Климов медленно отстранился. На коже остались пятна желтого гноя.
– Папуля, – оскалилось существо. Как он мог принять за сына эту раздутую от газов, похрюкивающую нечисть? Мягкие ткани сгнили и отслоились, их изъязвили дыры величиной с райское яблоко. Шея растягивалась, как резина, а голова плыла к парализованному Климову. Зрачки закатились. Черные губы сползли, оголяя четыре деревянных клыка в форме виноградных листьев.
Ноги Климова обмякли, он врезался в стену, а что-то тяжелое и плоское упало сверху. Зеркало! Портативная дверь, ведущая в огненную преисподнюю. Мертвецы ободрительно выли из овала.
А тварь, больше не похожая на сына, больше не похожая вообще ни на что, серая, горбатая, ненасытная, рассказавшая все свои истории, кроме последней, впилась деревянными зубами то ли в горло, то ли в душу Климова.
Вурдалак питался. Он забрал волокнистость шашлыка и кислятину диких яблок. Детскую обиду. Сырость варежек. Пластилиновые мультики. Подсолнечное масло с солью. Рюмку, чтобы тесто резать. Бармалеев: фотографии дядек на стенде «Они позорят район». Бабушкин храп. Дедушкину махорку. Деда Мороза со шрамом на лбу, как у дяди Миши. Пластинку «Кот в сапогах» на стихи Давида Самойлова. Олимпиаду в телике. Смерть Брежнева. Азбуку Морзе. Книжку «Кортик» и книжку «Принц Матиуш». Готовальню. Окрик: «Сюда подошел, мудило». Фингал под глазом, носовую перегородку смещенную. Нырок бомбочкой. Лади. Мечты о «космической» еде в тюбиках. Вшей, которых подцепили всем классом. Индейцев гэдээровских. Мушкетеров отечественных. Квас по шесть копеек, пионерский галстук по семьдесят пять. Летний лагерь. Песню про звезду Альтаир. Мастурбацию. Окоченевшую синичку на бордюре. Каратэ. Двойку по поведению. Ремень. Чайный гриб. Высоцкого Владимира Семеновича. Шлягер группы «Чингисхан». Папины похороны. Сморщенный сосок Тамары Юрьевны в декольте. Сигареты «Опал». Запах жареного лука. Горчичники. Поджопники. Карбид. Первый поцелуй. Олю Синицину. Мухтара. Аньку. Теплую водку. Гену Ропшина, который его чмырил. Гену Ропшина, с которым он дружил и перед которым пресмыкался. Искореженный мопед Гены Ропшина. Тренажерный зал. Костю Афганца. Рэмбо. Стивена Сигала. «Полицейскую академию». Пиво за техникумом. «Менты, смываемся». Распределитель. Казарму. Запах портянок. Спирт разбавленный. Фейерверки. Люську или Лидку. Шепот горячий: «В меня можешь кончить». Вертолеты. Похмелье. Маму. Симеиз. Перестройку. Челноков. ВДНХ. Мавзолей. Паленые джинсы на Черкизоне. Листьева застреленного. Черную икру. Анекдот про морскую болезнь и одессита. Дискотеку. Штанину облеванную. «А я вам цветов нарвал». Овечку Долли. Свадьбу. Ковбоя в рекламе. Розы Наде в роддом. Запах новорожденного Олега.

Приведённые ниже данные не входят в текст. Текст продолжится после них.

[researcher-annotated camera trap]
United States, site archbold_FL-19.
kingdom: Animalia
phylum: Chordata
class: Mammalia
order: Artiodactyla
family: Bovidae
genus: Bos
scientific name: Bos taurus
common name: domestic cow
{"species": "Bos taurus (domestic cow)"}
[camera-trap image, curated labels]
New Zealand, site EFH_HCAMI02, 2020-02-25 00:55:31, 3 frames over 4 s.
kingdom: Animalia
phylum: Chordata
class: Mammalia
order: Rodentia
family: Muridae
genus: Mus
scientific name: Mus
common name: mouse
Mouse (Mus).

Все, чем был Климов, забрал Вурдалак, чтобы было о чем рассказать другим.
Ароматы, образы, вкусы, звуки, имена…
И когда он закончил, осталась оболочка, и лишь смертная тоска наполняла ее, сохраняя очертания человека, отраженного в зеркале.
Полтора часа просидел Климов посреди студии. Открывал рот и закрывал, словно в поиске увиливающих формулировок. Хмурился, удивленно вытягивал лицо, щурился недоверчиво. Наконец встал, скрипя суставами, кривоногий пятидесятилетний мужчина, отыскал кастет. Нанизал. Незнакомцу в зеркале улыбнулся и ударил себя кастетом в висок. Потекла кровушка.

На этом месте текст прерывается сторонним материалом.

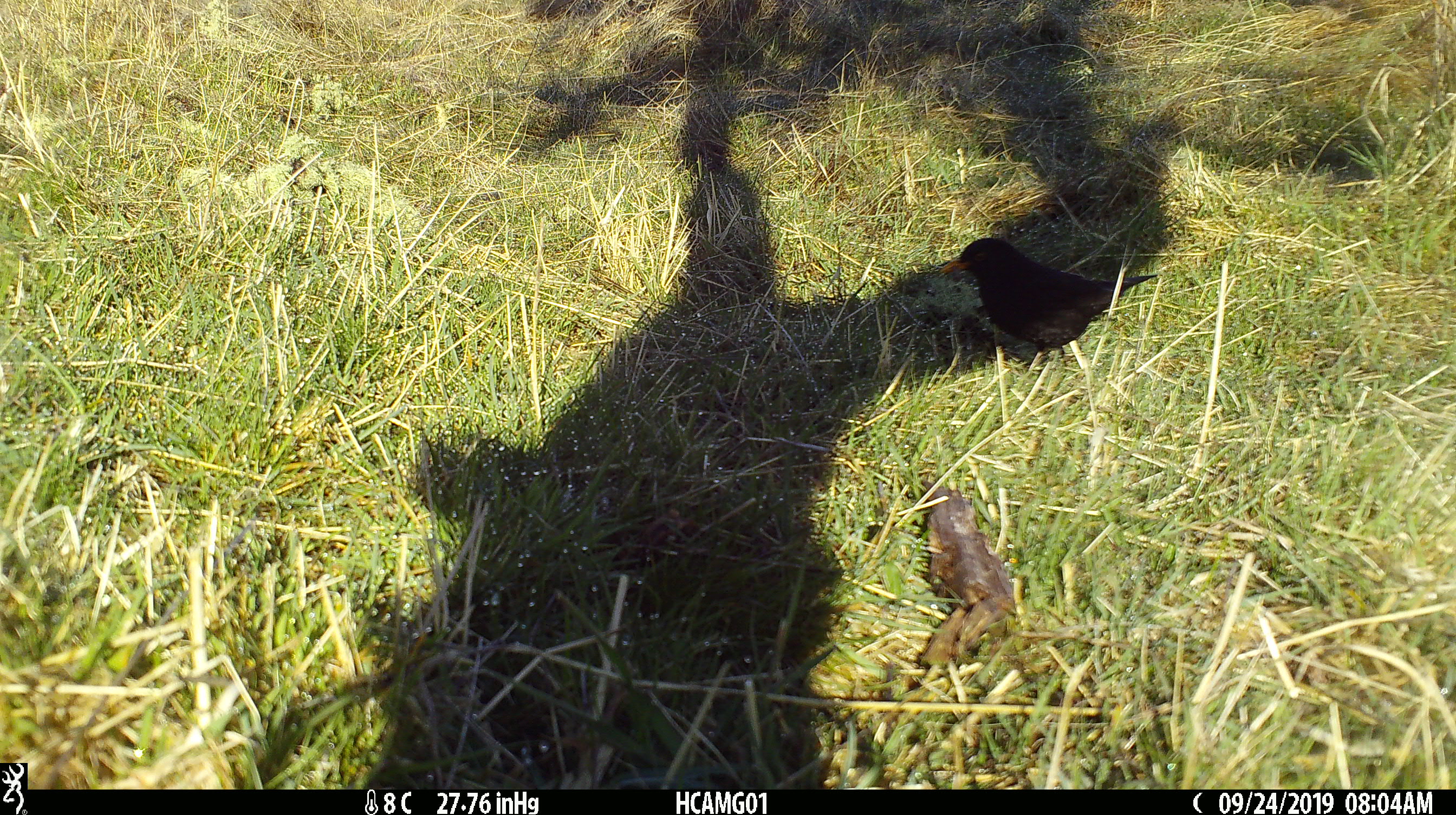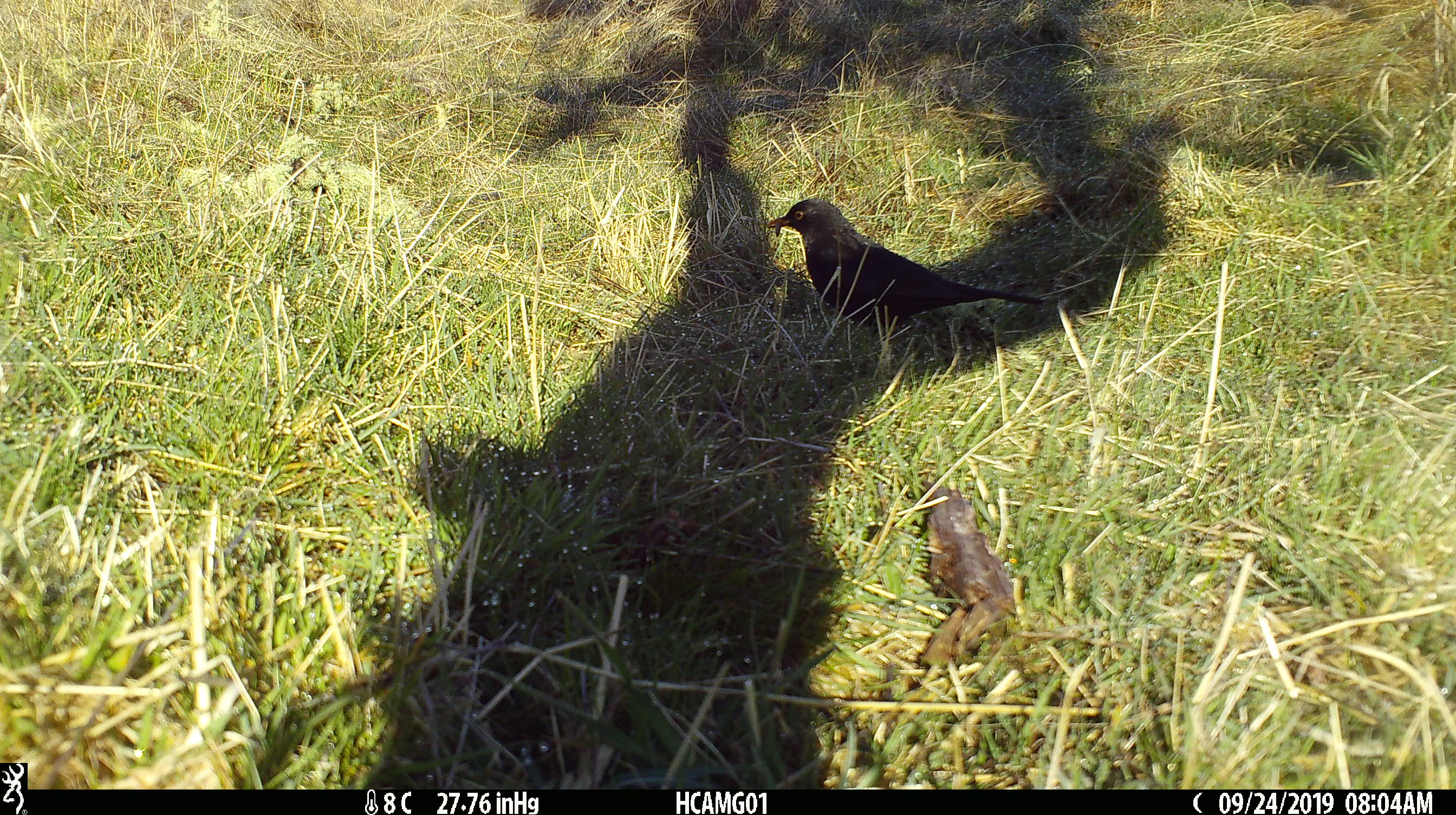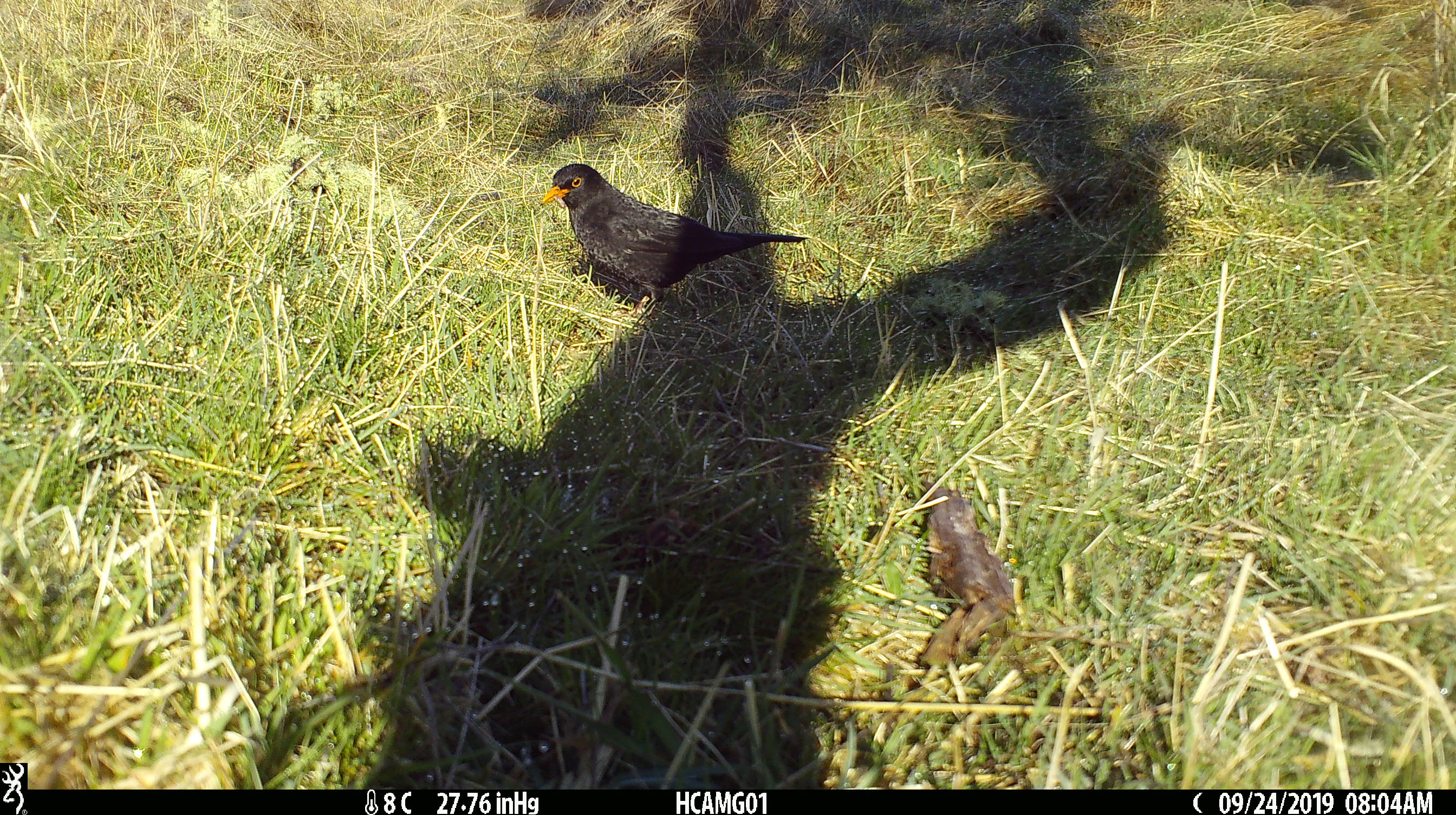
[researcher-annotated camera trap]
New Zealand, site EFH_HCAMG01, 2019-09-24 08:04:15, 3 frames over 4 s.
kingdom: Animalia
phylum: Chordata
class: Aves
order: Passeriformes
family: Turdidae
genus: Turdus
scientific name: Turdus merula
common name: eurasian blackbird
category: blackbird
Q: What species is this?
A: Blackbird (eurasian blackbird) (Turdus merula).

Чуть полежал, оклемался, ударил снова.
И так – пока череп не треснул.
* * *
Короткие толстые пальцы стиснули серебряную рукоять трости, выполненную в виде собачьей головы. Платон Иванович откинулся на спинку кресла.
Мамаша Климова не кобенилась долго. Отдала причитающееся, а Платон Иванович взамен о похоронах побеспокоился. Жаль, не вышло Климова на кладбище домашних животных, как должно, закопать.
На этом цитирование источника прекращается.